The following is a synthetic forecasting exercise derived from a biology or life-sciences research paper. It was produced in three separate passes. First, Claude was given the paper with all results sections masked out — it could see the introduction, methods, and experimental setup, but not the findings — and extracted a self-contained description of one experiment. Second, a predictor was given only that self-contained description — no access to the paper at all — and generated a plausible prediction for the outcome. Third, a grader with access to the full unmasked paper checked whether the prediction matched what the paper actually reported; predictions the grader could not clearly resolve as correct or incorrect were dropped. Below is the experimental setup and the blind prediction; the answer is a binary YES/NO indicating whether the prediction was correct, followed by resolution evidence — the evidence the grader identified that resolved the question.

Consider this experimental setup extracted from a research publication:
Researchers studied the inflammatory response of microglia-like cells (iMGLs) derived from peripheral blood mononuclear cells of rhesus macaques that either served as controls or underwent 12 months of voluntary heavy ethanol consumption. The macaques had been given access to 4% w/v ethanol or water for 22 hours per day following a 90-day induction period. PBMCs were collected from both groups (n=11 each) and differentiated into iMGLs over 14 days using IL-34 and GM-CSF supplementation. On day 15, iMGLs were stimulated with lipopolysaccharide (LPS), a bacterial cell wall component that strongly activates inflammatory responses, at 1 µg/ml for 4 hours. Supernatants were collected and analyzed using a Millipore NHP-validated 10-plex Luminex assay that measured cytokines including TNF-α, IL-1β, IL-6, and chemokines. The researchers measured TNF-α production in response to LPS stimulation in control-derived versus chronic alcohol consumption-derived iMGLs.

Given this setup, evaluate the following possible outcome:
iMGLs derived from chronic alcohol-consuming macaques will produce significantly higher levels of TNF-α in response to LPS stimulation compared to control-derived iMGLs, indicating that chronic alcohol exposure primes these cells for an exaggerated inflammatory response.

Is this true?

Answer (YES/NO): NO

WORK TASK.
All of the records above should be given again exactly as written.

SOLUTION FOR THIS EXERCISE.
The following is a synthetic forecasting exercise derived from a biology or life-sciences research paper. It was produced in three separate passes. First, Claude was given the paper with all results sections masked out — it could see the introduction, methods, and experimental setup, but not the findings — and extracted a self-contained description of one experiment. Second, a predictor was given only that self-contained description — no access to the paper at all — and generated a plausible prediction for the outcome. Third, a grader with access to the full unmasked paper checked whether the prediction matched what the paper actually reported; predictions the grader could not clearly resolve as correct or incorrect were dropped. Below is the experimental setup and the blind prediction; the answer is a binary YES/NO indicating whether the prediction was correct, followed by resolution evidence — the evidence the grader identified that resolved the question.

Consider this experimental setup extracted from a research publication:
Researchers studied the inflammatory response of microglia-like cells (iMGLs) derived from peripheral blood mononuclear cells of rhesus macaques that either served as controls or underwent 12 months of voluntary heavy ethanol consumption. The macaques had been given access to 4% w/v ethanol or water for 22 hours per day following a 90-day induction period. PBMCs were collected from both groups (n=11 each) and differentiated into iMGLs over 14 days using IL-34 and GM-CSF supplementation. On day 15, iMGLs were stimulated with lipopolysaccharide (LPS), a bacterial cell wall component that strongly activates inflammatory responses, at 1 µg/ml for 4 hours. Supernatants were collected and analyzed using a Millipore NHP-validated 10-plex Luminex assay that measured cytokines including TNF-α, IL-1β, IL-6, and chemokines. The researchers measured TNF-α production in response to LPS stimulation in control-derived versus chronic alcohol consumption-derived iMGLs.

Given this setup, evaluate the following possible outcome:
iMGLs derived from chronic alcohol-consuming macaques will produce significantly higher levels of TNF-α in response to LPS stimulation compared to control-derived iMGLs, indicating that chronic alcohol exposure primes these cells for an exaggerated inflammatory response.

Is this true?

Answer (YES/NO): NO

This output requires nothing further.